Souvenons-nous du passé pour ne pas répéter la même erreur

Revenons en 1979.

Nixon est alors président des États-Unis et rêve d’ajouter son nom à l’histoire. Son plan ? Mixer ses idées conservatrices aux pensées progressistes du moment pour combattre une bonne fois pour toute la pauvreté devenue endémique aux États-Unis.

Naît son projet de loi : un Revenu de Base inconditionnel pour toutes les familles pauvres.

Imaginez l’énorme pas en avant ! Cela “assurerait à une famille de quatre personnes un revenu de 1 600 $ par an. L’équivalent de 10 000 $ environ en 2016.”

L’argent serait aujourd’hui perçu comme un droit fondamental dicté par notre Constitution et non comme une complaisance accordée à des paresseux.

Mais comme vous pouvez le deviner, tout ne se passe pas comme prévu…

Le proche conseiller du président, Martin Anderson, est lui violemment opposé au plan et se promet de bloquer coûte-que-coûte le projet de Revenu de Base proposé par Nixon.

Speenhamland, l’origine d’un mythe

Martin Anderson se met vite au boulot. Son plan ? Se pencher sur les expérimentations et les études du Revenu de Base pour y déceler tous les arguments nécessaires et dissuader Nixon de poursuivre son projet de loi.

Malgré les essais à Seattle quelques années auparavant, il préfère se concentrer sur une étude de cas de la fin du 18ème en Angleterre écrite par Karl Polanyi.

Ce sociologue décrit l’un des premiers dispositifs de protection sociale du monde qui ressemble au concept du Revenu de Base de Nixon : le plan Speehamland.

À l’époque, la colère gronde en Angleterre. Le prix du blé augmente et les idées révolutionnaires françaises se diffusent au sein de la classe laborieuse.

Pour apaiser l’ambiance, les magistrats de Speenhamland prennent ensemble une décision en 1795 de combattre la pauvreté autrement. L’objectif est d’aider financièrement tous les pauvres en complétant leurs revenus jusqu’à un certain niveau de subsistance en fonction du prix du pain et de la taille de la famille.

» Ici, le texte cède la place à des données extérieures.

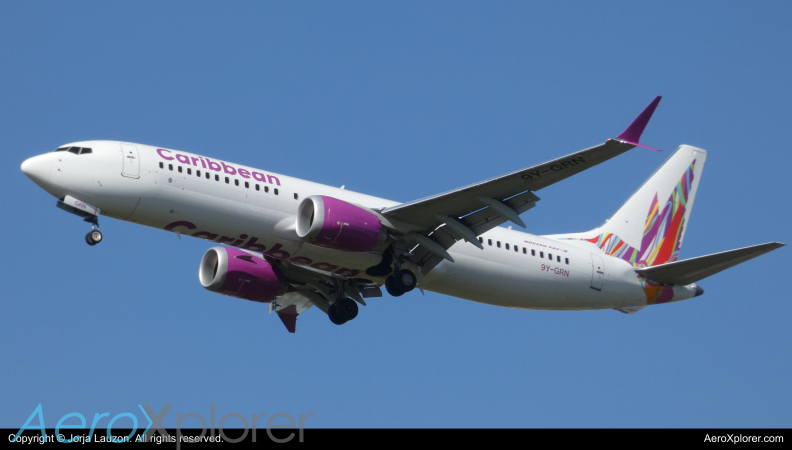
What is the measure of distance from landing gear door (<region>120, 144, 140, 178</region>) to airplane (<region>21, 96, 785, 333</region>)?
32 millimetres

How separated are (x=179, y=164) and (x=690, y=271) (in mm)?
18841

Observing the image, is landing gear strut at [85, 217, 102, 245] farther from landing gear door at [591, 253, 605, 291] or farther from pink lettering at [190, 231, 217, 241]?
landing gear door at [591, 253, 605, 291]

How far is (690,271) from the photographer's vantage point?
3716 cm

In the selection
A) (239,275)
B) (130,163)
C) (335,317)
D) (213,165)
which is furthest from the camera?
(335,317)

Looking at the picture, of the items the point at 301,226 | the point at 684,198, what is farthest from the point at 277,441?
the point at 684,198

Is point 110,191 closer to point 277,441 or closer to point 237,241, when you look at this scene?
point 237,241

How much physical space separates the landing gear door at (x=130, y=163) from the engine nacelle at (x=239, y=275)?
21.3ft

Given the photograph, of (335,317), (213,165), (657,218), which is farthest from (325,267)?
(657,218)

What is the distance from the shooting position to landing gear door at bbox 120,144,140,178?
31312mm

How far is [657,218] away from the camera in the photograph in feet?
138

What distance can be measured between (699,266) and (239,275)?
1665 cm

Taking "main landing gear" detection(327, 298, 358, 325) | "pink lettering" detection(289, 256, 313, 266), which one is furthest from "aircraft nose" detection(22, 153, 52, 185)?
"main landing gear" detection(327, 298, 358, 325)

En clair, chaque Anglais pourrait vivre dignement grâce à un complément de salaire qui lui assure de jouir des produits de nécessité, quelle que soit la taille de son foyer.

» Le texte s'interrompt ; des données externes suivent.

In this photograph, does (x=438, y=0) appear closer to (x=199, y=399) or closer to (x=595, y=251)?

Autant dire que ça fait grincer des dents chez certains.

L’exemple de l’homme d’église, Joseph Townsend, qui décrète que “seule la faim peut aiguillonner les pauvres et les stimuler au travail”. Une loi qui s’applique bien sûr qu’aux pauvres et non aux riches “bien intentionnés”.

Il ne faut que quelques années pour que le mythe s’enclenche et qu’aujourd’hui encore, ces mêmes pensées perdurent.

Pour preuve, voici des citations qu’on ne saurait réellement dater :

  • “Un dispositif qui incite les pauvres à l’oisiveté et décourage la productivité et les salaires.”
  • “Un revenu de base constitue plutôt un plafond qu’un plancher.”

La vérité fait surface 150 ans plus tard

La couronne d’Angleterre décide d’enquêter sur le plan Speenhamland. Au printemps 1832, des centaines d’entretiens sont menés et compilés pour créer un rapport de près de 13 000 pages.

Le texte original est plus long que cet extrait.